Could you set down the listing below exactly, leaving out its pictures?

==========

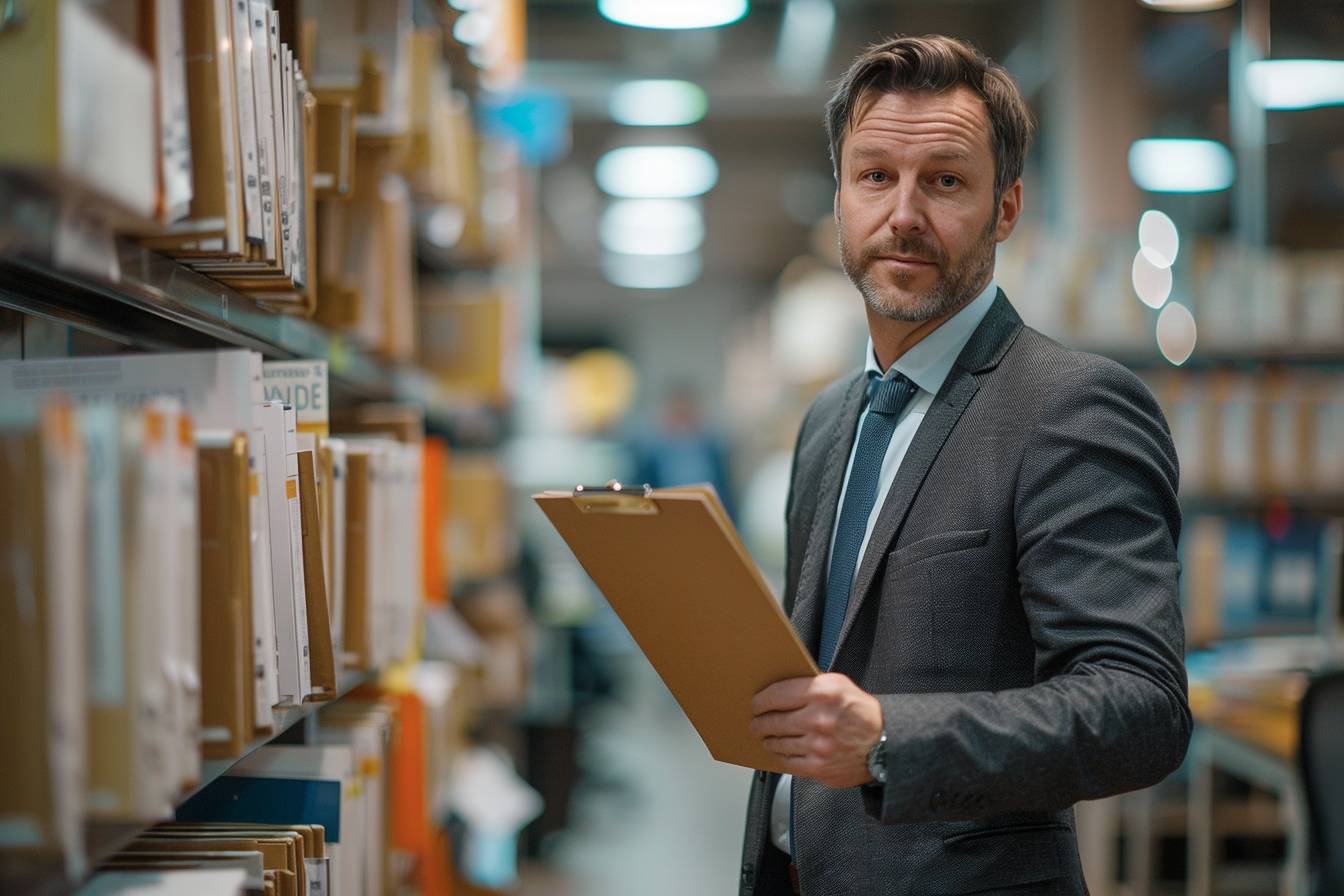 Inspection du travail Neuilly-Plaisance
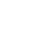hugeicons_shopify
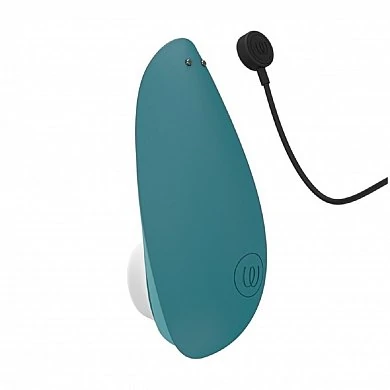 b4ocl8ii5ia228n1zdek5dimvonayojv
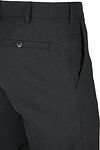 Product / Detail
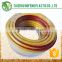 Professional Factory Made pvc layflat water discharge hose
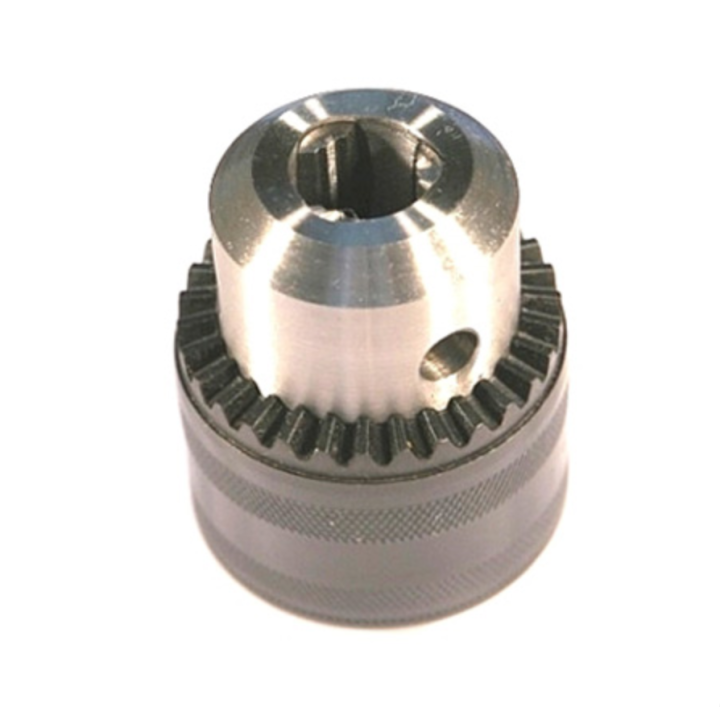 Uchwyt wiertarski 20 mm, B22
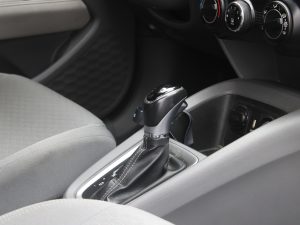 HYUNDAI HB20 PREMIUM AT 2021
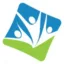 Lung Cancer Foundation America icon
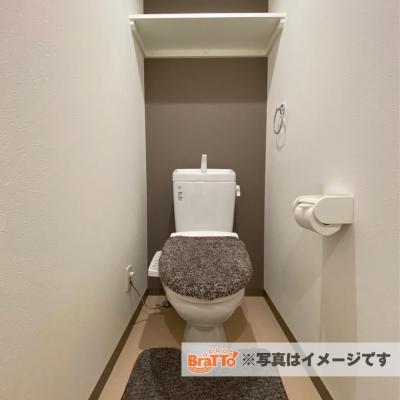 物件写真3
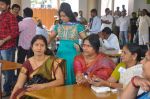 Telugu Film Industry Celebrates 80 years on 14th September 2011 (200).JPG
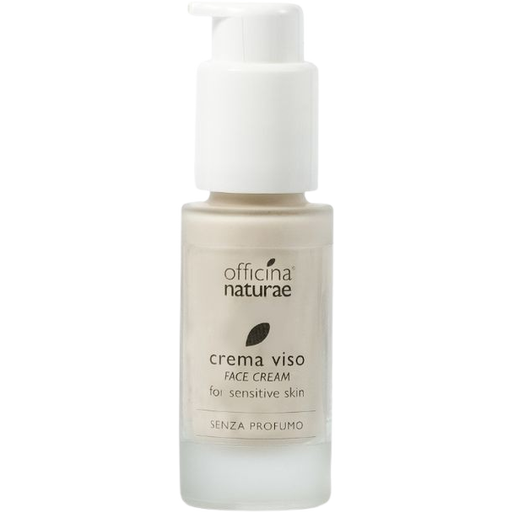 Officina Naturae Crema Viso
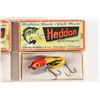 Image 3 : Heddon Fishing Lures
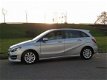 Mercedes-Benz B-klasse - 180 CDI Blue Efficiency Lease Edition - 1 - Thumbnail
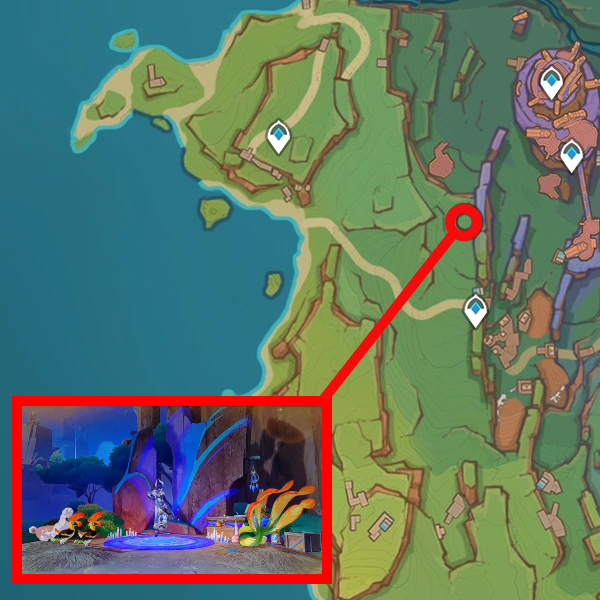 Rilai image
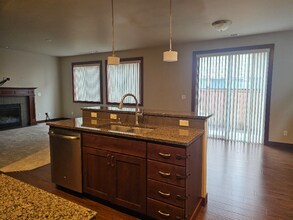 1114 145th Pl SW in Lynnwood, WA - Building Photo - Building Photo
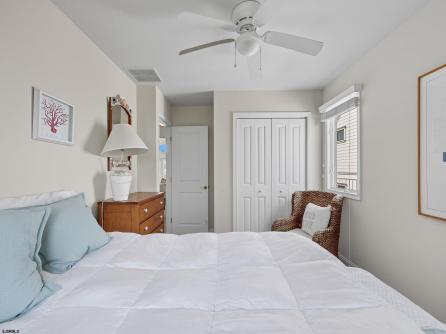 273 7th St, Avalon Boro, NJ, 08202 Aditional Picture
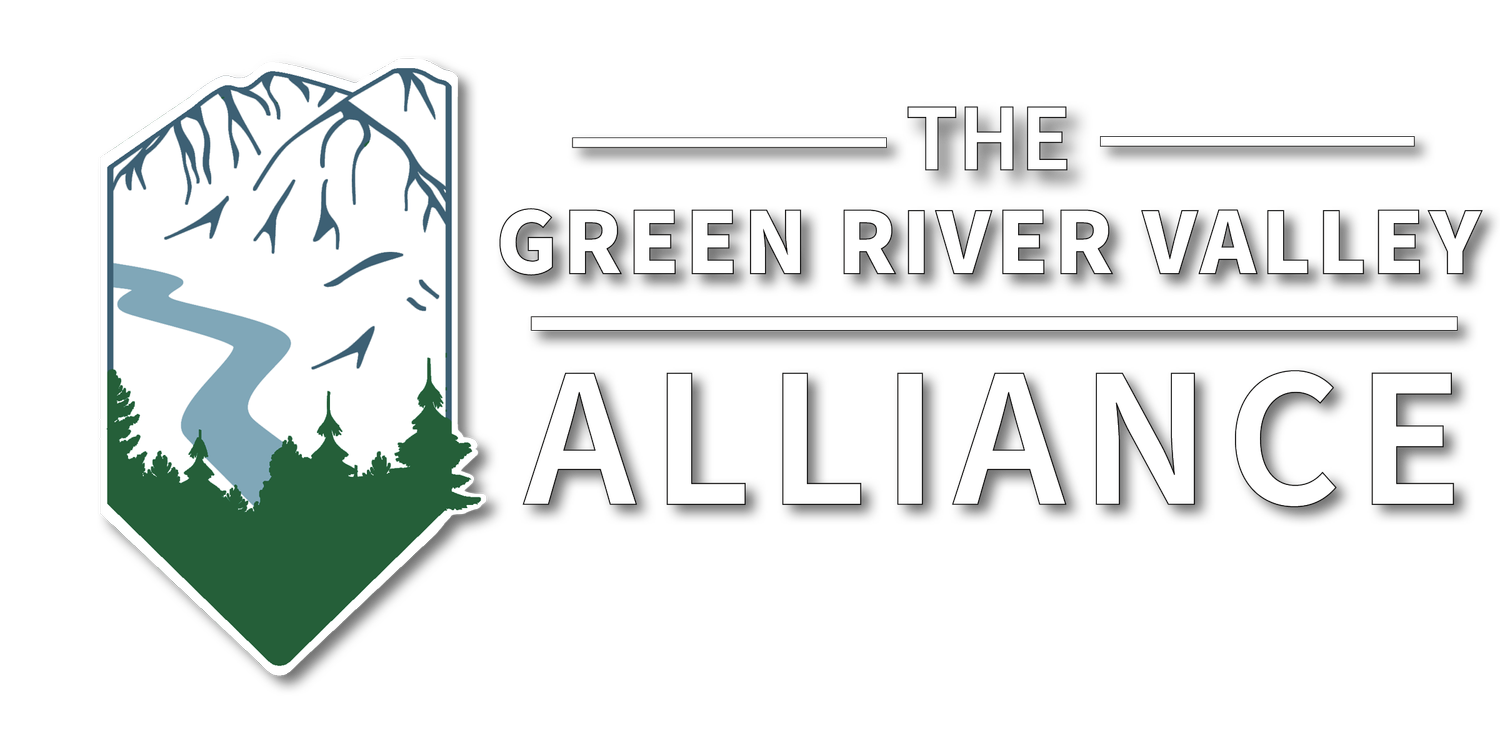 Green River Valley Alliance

==========

* [Written response]
 Inspection du travail Neuilly-Plaisance
hugeicons_shopify
 b4ocl8ii5ia228n1zdek5dimvonayojv
 Product / Detail
 Professional Factory Made pvc layflat water discharge hose
 Uchwyt wiertarski 20 mm, B22
 HYUNDAI HB20 PREMIUM AT 2021
 Lung Cancer Foundation America icon
 物件写真3
 Telugu Film Industry Celebrates 80 years on 14th September 2011 (200).JPG
 Officina Naturae Crema Viso
 Image 3 : Heddon Fishing Lures
 Mercedes-Benz B-klasse - 180 CDI Blue Efficiency Lease Edition - 1 - Thumbnail
 Rilai image
 1114 145th Pl SW in Lynnwood, WA - Building Photo - Building Photo
 273 7th St, Avalon Boro, NJ, 08202 Aditional Picture
 Green River Valley Alliance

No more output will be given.